Spatial reasoning records:

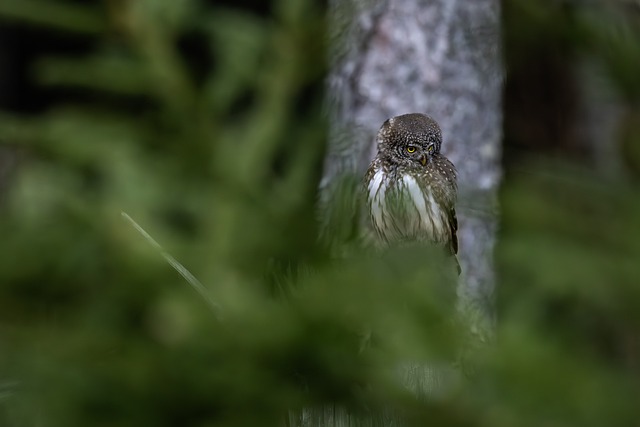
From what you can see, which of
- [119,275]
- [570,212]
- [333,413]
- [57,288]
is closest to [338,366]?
[333,413]

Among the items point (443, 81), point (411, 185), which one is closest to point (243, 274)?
point (443, 81)

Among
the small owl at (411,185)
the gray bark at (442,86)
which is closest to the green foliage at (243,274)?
the small owl at (411,185)

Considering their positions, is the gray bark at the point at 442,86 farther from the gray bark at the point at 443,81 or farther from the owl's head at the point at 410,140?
the owl's head at the point at 410,140

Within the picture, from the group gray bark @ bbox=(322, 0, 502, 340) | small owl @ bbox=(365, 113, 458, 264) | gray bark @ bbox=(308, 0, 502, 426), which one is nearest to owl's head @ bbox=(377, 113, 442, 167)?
small owl @ bbox=(365, 113, 458, 264)

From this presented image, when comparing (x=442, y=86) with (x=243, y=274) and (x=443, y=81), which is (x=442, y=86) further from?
(x=243, y=274)

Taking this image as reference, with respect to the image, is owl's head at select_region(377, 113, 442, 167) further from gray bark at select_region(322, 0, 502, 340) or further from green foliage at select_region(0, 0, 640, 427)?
gray bark at select_region(322, 0, 502, 340)
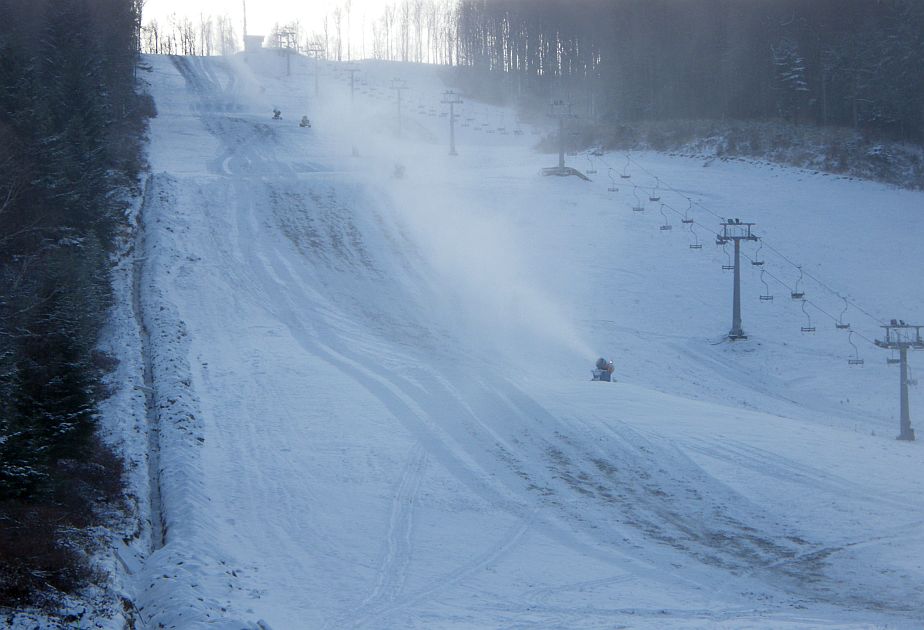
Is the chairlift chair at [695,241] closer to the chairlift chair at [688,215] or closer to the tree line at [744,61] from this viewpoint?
the chairlift chair at [688,215]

#### [Work to do]
Except for the pictures, copy every line of the records above exactly.

#### [Exercise output]
From what you can see, which of
- [119,275]
- [570,212]
- [333,413]
- [57,288]
is closest to [338,366]?
[333,413]

Among the items point (443, 81), point (411, 185), which one is closest to point (243, 274)?
point (443, 81)

Among
the small owl at (411,185)
the gray bark at (442,86)
which is closest to the green foliage at (243,274)?
the small owl at (411,185)

Considering their positions, is the gray bark at the point at 442,86 farther from the gray bark at the point at 443,81 or farther from the owl's head at the point at 410,140?
the owl's head at the point at 410,140

Within the picture, from the group gray bark @ bbox=(322, 0, 502, 340) | small owl @ bbox=(365, 113, 458, 264) | gray bark @ bbox=(308, 0, 502, 426), which one is nearest to owl's head @ bbox=(377, 113, 442, 167)?
small owl @ bbox=(365, 113, 458, 264)

From this presented image, when comparing (x=442, y=86) with (x=243, y=274) and (x=443, y=81), which is (x=442, y=86) further from?
(x=243, y=274)

Taking this image as reference, with respect to the image, is owl's head at select_region(377, 113, 442, 167) further from gray bark at select_region(322, 0, 502, 340) or further from green foliage at select_region(0, 0, 640, 427)?
gray bark at select_region(322, 0, 502, 340)
Is the chairlift chair at [695,241] closer to the chairlift chair at [688,215] or closer to the tree line at [744,61] from this viewpoint?
the chairlift chair at [688,215]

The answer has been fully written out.